> _Questions_:
**1)** Answer these questions from the article on complaints against Saskatchewan doctors, which appears below.
(a) How many calls did the college's complaints department field last year?
(b) In what year did the college hire a second lawyer?
(c) How many of the investigated complaints concerned breach of patient confidentiality?
**2)** Decide whether each statement agrees with the article on complaints against Saskatchewan doctors, given below. Answer yes or no and quote the words from the article that decide it.
(a) In 2016, the college laid 12 charges of unprofessional conduct.
(b) Most of the complaints were deemed unfounded.
(c) Salte believes the rise in complaints reflects an increase in inappropriate behaviour by physicians.
**3)** List every person named in the article on complaints against Saskatchewan doctors, shown below, along with the role the article gives for each.

Complaints against Saskatchewan doctors hit record
SASKATOON The College of Physicians and Surgeons of Saskatchewan investigated a record 61 complaints against physicians last year prompting the college to add another person to their legal team.
In the college’s 2017 annual report, published this month, president Alan Beggs and registrar Karen Shaw noted that one of the college’s biggest challenges in 2018 would be dealing with “an everincreasing number of complaints and discipline matters.”
In fact, the number of complaints and subsequent investigations has increased so much that the college hired a third lawyer last year to assist its in-house legal team. This comes two years after the college hired a second lawyer in 2015.
Last year, the college’s complaints department fielded 2,905 calls, up nearly 500 from the 2,408 received in 2016.
Half of the complaints were deemed unfounded. Founded “lower-level” complaints are dealt with by the college communicating with physicians and clinics.
Bryan Salte, a spokesperson for the college, said just a small per- centage of complaints end up being investigated by a preliminary inquiry committee.
Last year, 61 complaints were investigated by such a committee. Twenty complaints were of a “miscellaneous” nature, while 12 were about boundary violations (which can include improper sexual behaviour with a patient), and 10 were about breach of patient confidentiality.
The college laid 13 charges of unprofessional conduct last year and conducted 13 penalty hearings.
In 2016, the college investigated 34 complaints and laid 12 charges of unprofessional conduct. In 2015, it investigated 10 complaints and laid five charges.
Salte said it’s impossible to say whether there are more instances of physicians acting inappropriately or if more people are simply reporting things, but he believes it’s the latter.
“What our impression is, is that it’s not based upon an increase in inappropriate behaviour, but rather a better knowledge out there of the college, what the college does and more willingness to express dissatisfaction when the individual feels that they haven’t been dealt with appropriately,” he said.

> _The data_:
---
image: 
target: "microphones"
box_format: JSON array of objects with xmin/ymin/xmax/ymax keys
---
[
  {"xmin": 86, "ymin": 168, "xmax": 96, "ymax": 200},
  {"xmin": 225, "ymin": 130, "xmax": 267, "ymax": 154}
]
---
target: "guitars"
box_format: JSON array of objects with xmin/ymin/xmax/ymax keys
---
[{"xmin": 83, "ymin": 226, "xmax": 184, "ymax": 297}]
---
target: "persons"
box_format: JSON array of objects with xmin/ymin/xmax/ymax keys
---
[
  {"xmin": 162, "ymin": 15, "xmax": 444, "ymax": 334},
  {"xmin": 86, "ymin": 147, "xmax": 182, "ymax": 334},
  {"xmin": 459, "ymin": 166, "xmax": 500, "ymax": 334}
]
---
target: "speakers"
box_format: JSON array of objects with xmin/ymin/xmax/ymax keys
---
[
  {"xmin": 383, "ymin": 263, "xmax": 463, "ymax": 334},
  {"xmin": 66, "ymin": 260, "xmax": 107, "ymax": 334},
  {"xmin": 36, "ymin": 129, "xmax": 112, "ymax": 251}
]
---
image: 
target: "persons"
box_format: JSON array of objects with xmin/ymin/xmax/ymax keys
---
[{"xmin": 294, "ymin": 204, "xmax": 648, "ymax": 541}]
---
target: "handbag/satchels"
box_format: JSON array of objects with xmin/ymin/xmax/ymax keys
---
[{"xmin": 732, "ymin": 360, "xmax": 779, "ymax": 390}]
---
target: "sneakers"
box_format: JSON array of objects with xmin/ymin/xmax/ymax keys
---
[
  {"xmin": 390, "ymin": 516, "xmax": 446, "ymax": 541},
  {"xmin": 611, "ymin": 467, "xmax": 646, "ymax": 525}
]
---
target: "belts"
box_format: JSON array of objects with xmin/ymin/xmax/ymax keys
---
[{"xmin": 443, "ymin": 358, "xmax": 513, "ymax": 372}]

> _Solved tasks_:
**1)**
(a) 2,905
(b) 2015
(c) 10

**2)**
(a) Yes: "In 2016, the college investigated 34 complaints and laid 12 charges of unprofessional conduct."
(b) No: "Half of the complaints were deemed unfounded."
(c) No: "it’s not based upon an increase in inappropriate behaviour"

**3)**
Alan Beggs, president
Karen Shaw, registrar
Bryan Salte, spokesperson for the college